> **What the task asks**:
Please update the NSA affair text, starting with "Are criminal prosecutions" and going on through "29, 31, 37(2).", so that "windowless facade" is replaced by "blank exterior wall".
Top of Page text
The “NSA Affair” still commands German headlines. Over the weekend, the news was dominated by the fit-for-a-spy-novel revelations that the top floor of the U.S. Embassy on Pariser Platz (overlooking the Brandenburger Tor and the Reichstag) apparently housed equipment and officials that listened in on Chancellor Merkel’s calls. There is a great picture here. It all seems so 20th Century. Except that the fallout serves as a vivid reminder of the loss of U.S. soft power in this century. On Monday, Die Zeit describes the outrage in Germany as increasing. German politicians (from the right, left, and center) continue to take a hard line: still calling for the suspension of EU-US trade talks; proposing a U.N. General Assembly resolution; sending a high level German delegation to the U.S. to demand more information; suggesting trilateral U.S.-French-German talks; describing a German parliamentary investigation as unavoidable; suggesting that the E.U. should stop sharing information with the U.S. about international air passengers and should abandon the Swift-Code agreement to hinder international bank transfers to and from the U.S. Reports also suggest that a preliminary criminal investigation is underway. The Minister of the Interior emphasized that if the Americans listened in on cell phone conversations in Germany, they “violated German law on German soil” and that those responsible should be held accountable.
Are criminal prosecutions a real possibility? I think it unlikely. The news reports did not analyze—or even raise—the question of immunity for the people sitting behind the windowless facade on the top floor of the embassy. The Vienna Convention on Diplomatic Relations, to which both Germany and the United States are parties, provides immunity from arrest, detention and criminal jurisdiction not just for diplomats but also for “members of the administrative and technical staff.” Articles 29, 31, 37(2).
Are the people engaged in data collection—allegedly from the NSA “Special Collection Services”—employed “in the administrative and technical service of mission,” so as to qualify for immunity under the treaty? Art. 1(f). Article 10 requires the sending state (the U.S.) to inform the receiving state (Germany) of the arrival of a member of the mission, including administrative and technical staff. Assuming that the U.S. did so with respect to whomever is doing the data collection (probably a fair assumption, I think), then the U.S. will argue that the matter is closed. In 2011, questions arose as to whether Raymond Davis, a CIA agent in Pakistan who shot and killed two people, was entitled to immunity as “administrative and technical staff.” The U.S. maintained that the only relevant question is: “was he notified as a member of the administrative and technical staff upon entry to the Ministry of Foreign Affairs? And the answer to that question was yes. . . . When someone enters our country, if that person is notified as a member of the administrative and technical staff of a diplomatic mission that’s the end of the story on that side.” Under heavy pressure from the United States (along with a large financial payment to the victims’ families), Pakistan released Davis without trying him, although Pakistan did not officially state that that Davis was entitled immunity.
Bottom of Page text
Top of Records provided
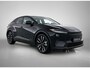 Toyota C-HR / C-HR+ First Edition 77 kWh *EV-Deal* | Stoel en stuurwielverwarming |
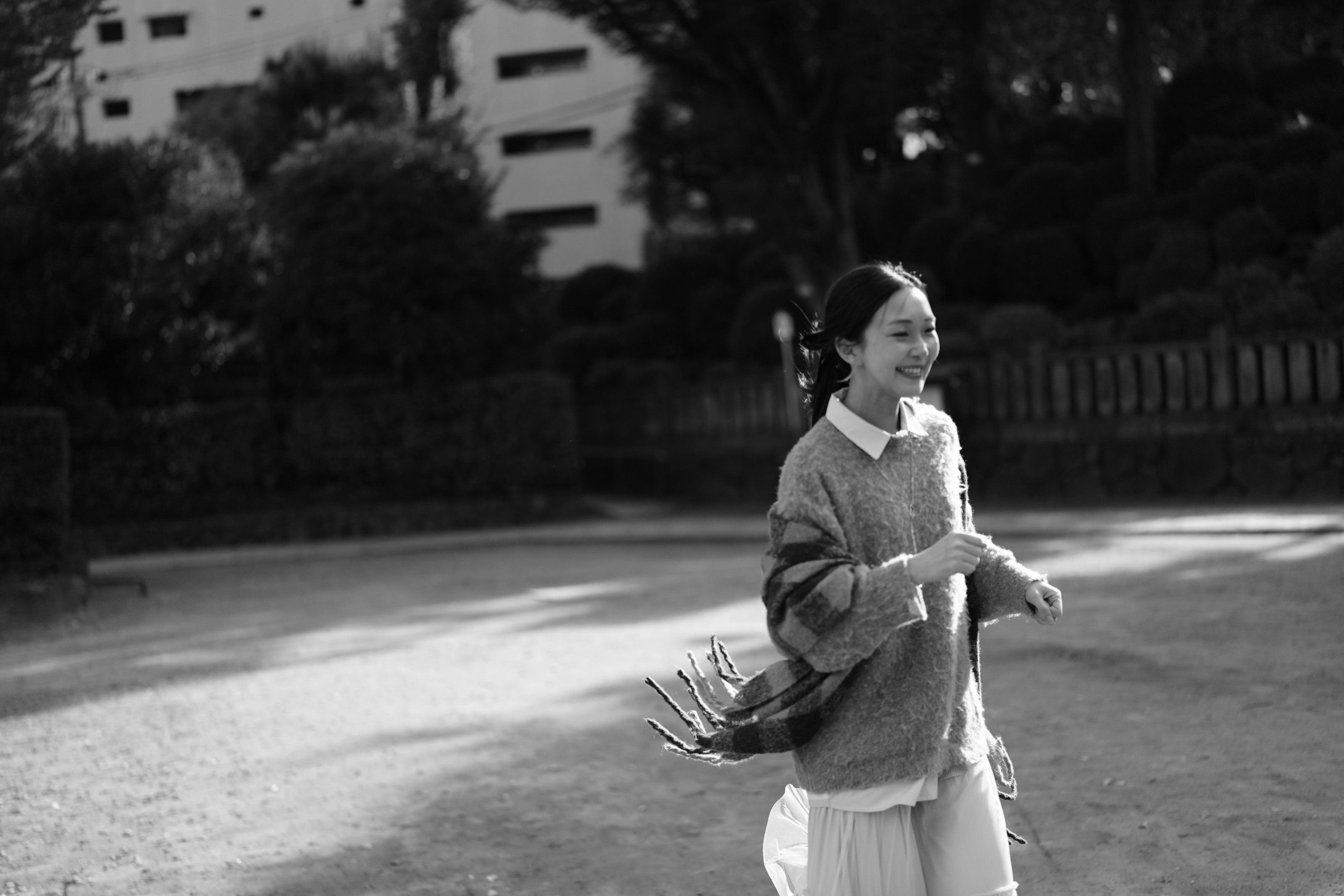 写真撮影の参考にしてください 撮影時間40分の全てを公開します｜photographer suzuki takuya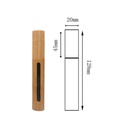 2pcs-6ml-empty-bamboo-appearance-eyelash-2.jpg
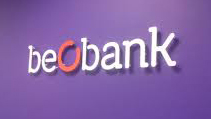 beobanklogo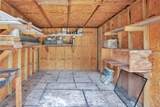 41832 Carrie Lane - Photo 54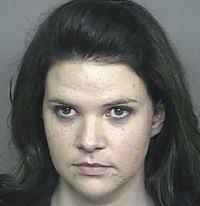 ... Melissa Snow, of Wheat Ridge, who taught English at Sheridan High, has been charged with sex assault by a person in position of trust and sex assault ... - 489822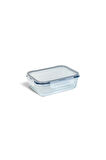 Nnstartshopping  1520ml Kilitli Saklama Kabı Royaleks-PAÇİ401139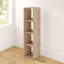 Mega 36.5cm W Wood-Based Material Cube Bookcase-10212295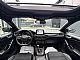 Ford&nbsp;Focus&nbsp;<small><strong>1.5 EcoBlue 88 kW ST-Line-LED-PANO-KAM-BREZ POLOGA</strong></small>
Bottom of Records provided
Top of Records provided
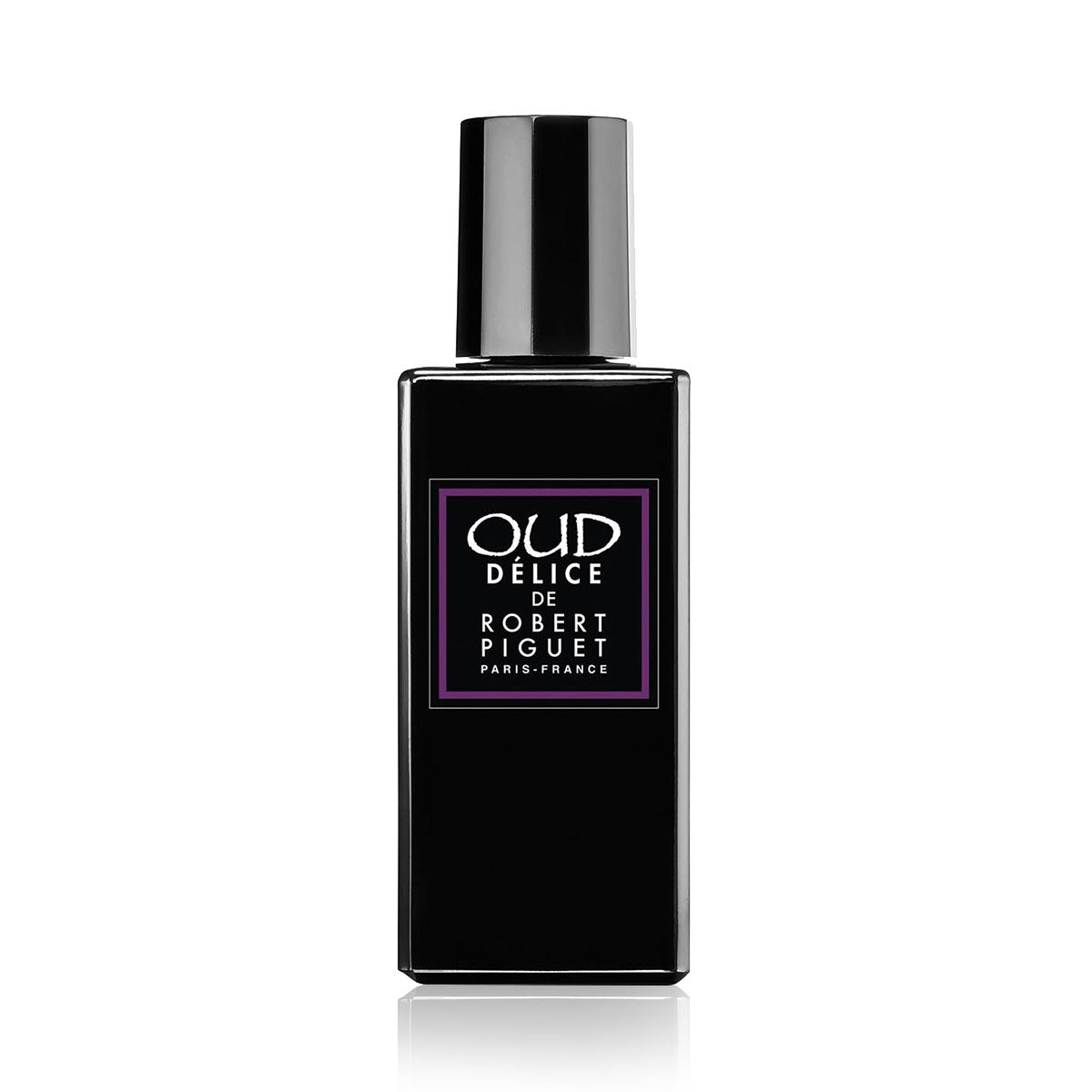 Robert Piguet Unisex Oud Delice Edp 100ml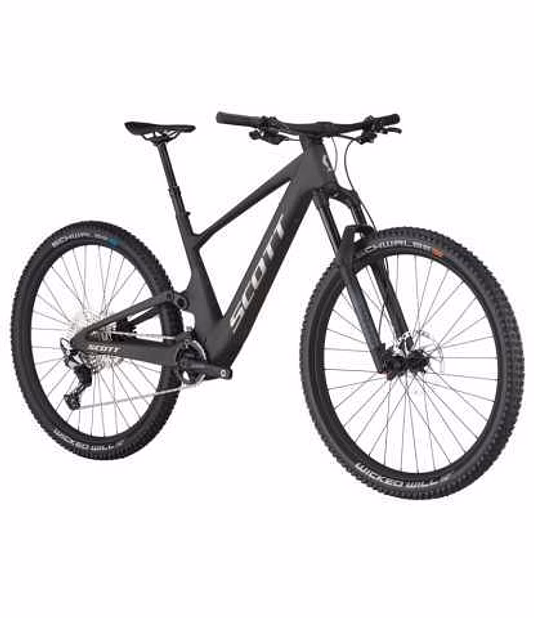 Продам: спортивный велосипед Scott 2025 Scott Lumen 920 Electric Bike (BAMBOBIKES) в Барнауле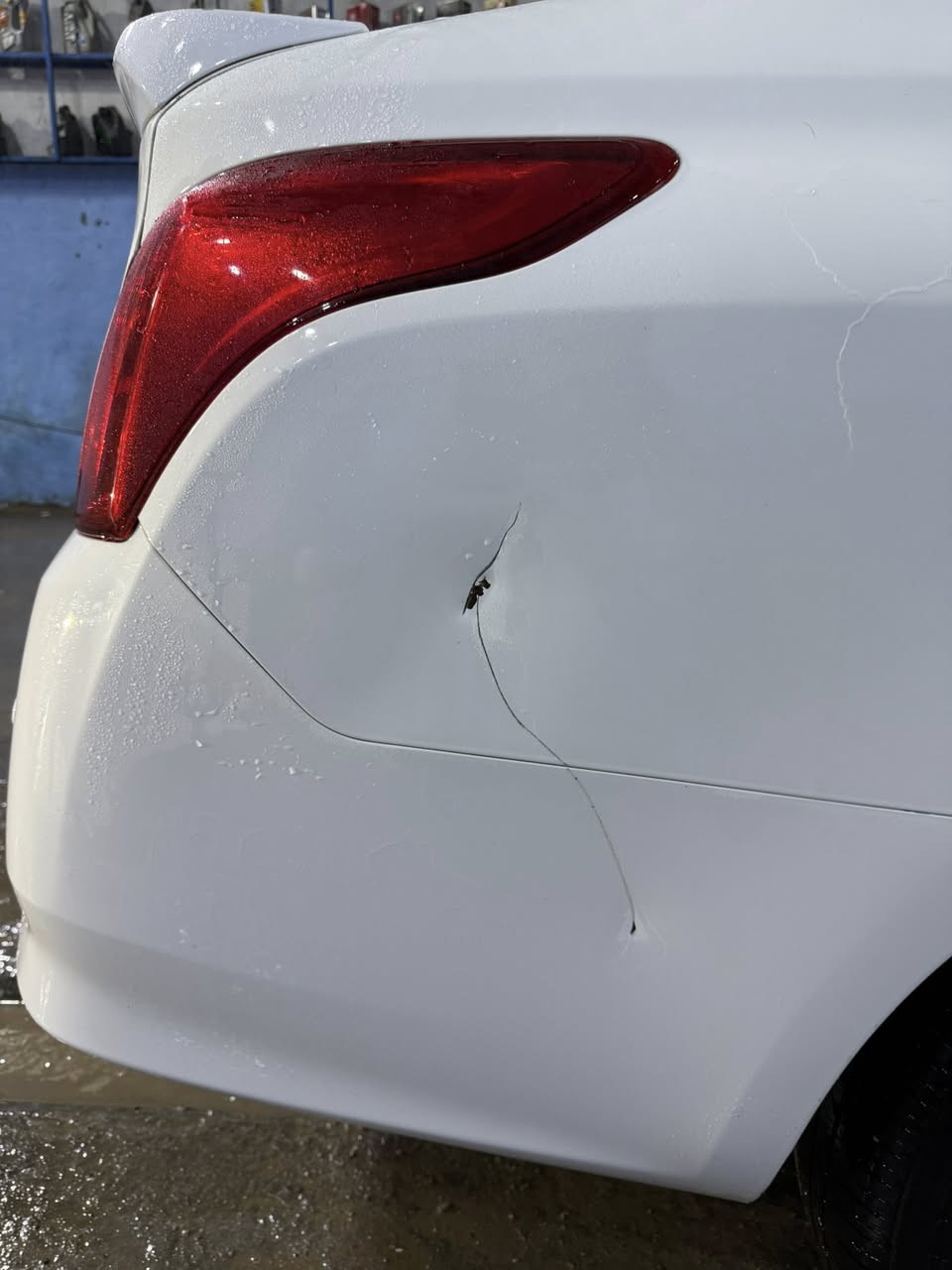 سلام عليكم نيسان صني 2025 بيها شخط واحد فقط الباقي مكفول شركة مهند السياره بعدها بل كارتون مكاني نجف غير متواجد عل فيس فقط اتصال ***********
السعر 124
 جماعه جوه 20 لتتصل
Bottom of Records provided
> **Answer to this problem**:
Are criminal prosecutions a real possibility? I think it unlikely. The news reports did not analyze—or even raise—the question of immunity for the people sitting behind the blank exterior wall on the top floor of the embassy. The Vienna Convention on Diplomatic Relations, to which both Germany and the United States are parties, provides immunity from arrest, detention and criminal jurisdiction not just for diplomats but also for “members of the administrative and technical staff.” Articles 29, 31, 37(2).